**Box-labeled dataset extracts:**
--
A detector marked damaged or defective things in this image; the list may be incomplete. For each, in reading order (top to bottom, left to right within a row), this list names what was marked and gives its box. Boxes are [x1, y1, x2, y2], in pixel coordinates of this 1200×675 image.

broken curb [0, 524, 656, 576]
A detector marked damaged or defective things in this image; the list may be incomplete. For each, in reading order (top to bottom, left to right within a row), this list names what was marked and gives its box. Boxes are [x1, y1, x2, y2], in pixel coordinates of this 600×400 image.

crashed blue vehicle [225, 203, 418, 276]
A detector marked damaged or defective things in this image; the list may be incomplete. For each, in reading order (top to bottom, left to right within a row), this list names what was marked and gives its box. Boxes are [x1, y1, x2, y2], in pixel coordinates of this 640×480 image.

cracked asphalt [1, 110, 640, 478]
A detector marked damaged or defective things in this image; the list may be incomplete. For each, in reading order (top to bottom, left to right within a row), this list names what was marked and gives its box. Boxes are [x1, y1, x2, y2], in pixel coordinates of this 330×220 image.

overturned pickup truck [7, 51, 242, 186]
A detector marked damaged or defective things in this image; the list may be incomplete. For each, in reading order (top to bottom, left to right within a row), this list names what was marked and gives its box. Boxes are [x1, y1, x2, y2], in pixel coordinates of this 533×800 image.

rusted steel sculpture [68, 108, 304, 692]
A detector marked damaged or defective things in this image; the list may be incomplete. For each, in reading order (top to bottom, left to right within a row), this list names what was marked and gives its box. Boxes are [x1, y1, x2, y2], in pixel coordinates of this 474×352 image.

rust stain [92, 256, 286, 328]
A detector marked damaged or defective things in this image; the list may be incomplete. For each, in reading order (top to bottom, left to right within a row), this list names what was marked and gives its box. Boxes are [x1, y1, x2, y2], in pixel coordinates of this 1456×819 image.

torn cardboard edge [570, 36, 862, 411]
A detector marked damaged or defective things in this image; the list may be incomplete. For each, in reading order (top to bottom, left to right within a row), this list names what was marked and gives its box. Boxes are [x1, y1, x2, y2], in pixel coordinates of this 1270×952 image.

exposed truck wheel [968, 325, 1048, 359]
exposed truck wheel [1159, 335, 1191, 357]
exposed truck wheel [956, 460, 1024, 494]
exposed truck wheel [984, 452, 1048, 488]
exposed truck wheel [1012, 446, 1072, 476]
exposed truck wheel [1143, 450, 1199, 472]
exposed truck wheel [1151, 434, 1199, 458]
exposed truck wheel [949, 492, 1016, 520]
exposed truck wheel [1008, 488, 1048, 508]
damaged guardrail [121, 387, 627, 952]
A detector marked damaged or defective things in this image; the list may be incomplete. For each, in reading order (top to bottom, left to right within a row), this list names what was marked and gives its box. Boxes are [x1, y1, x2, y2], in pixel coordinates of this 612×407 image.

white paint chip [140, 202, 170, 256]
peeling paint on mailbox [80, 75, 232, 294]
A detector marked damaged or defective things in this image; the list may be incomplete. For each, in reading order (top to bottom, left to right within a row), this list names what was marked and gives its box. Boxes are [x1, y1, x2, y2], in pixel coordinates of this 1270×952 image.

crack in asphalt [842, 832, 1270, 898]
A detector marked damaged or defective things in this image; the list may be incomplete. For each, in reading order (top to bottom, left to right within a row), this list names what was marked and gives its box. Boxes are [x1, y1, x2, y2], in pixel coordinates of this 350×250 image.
--
Can you write out the rows above word for word, everything from the line containing "this 330×220 image." down to the line containing "torn cardboard edge [570, 36, 862, 411]", both included?

A detector marked damaged or defective things in this image; the list may be incomplete. For each, in reading order (top to bottom, left to right within a row), this list names what was marked and gives its box. Boxes are [x1, y1, x2, y2], in pixel coordinates of this 330×220 image.

overturned pickup truck [7, 51, 242, 186]
A detector marked damaged or defective things in this image; the list may be incomplete. For each, in reading order (top to bottom, left to right within a row), this list names what was marked and gives its box. Boxes are [x1, y1, x2, y2], in pixel coordinates of this 533×800 image.

rusted steel sculpture [68, 108, 304, 692]
A detector marked damaged or defective things in this image; the list may be incomplete. For each, in reading order (top to bottom, left to right within a row), this list names what was marked and gives its box. Boxes are [x1, y1, x2, y2], in pixel coordinates of this 474×352 image.

rust stain [92, 256, 286, 328]
A detector marked damaged or defective things in this image; the list may be incomplete. For each, in reading order (top to bottom, left to right within a row), this list names what was marked and gives its box. Boxes are [x1, y1, x2, y2], in pixel coordinates of this 1456×819 image.

torn cardboard edge [570, 36, 862, 411]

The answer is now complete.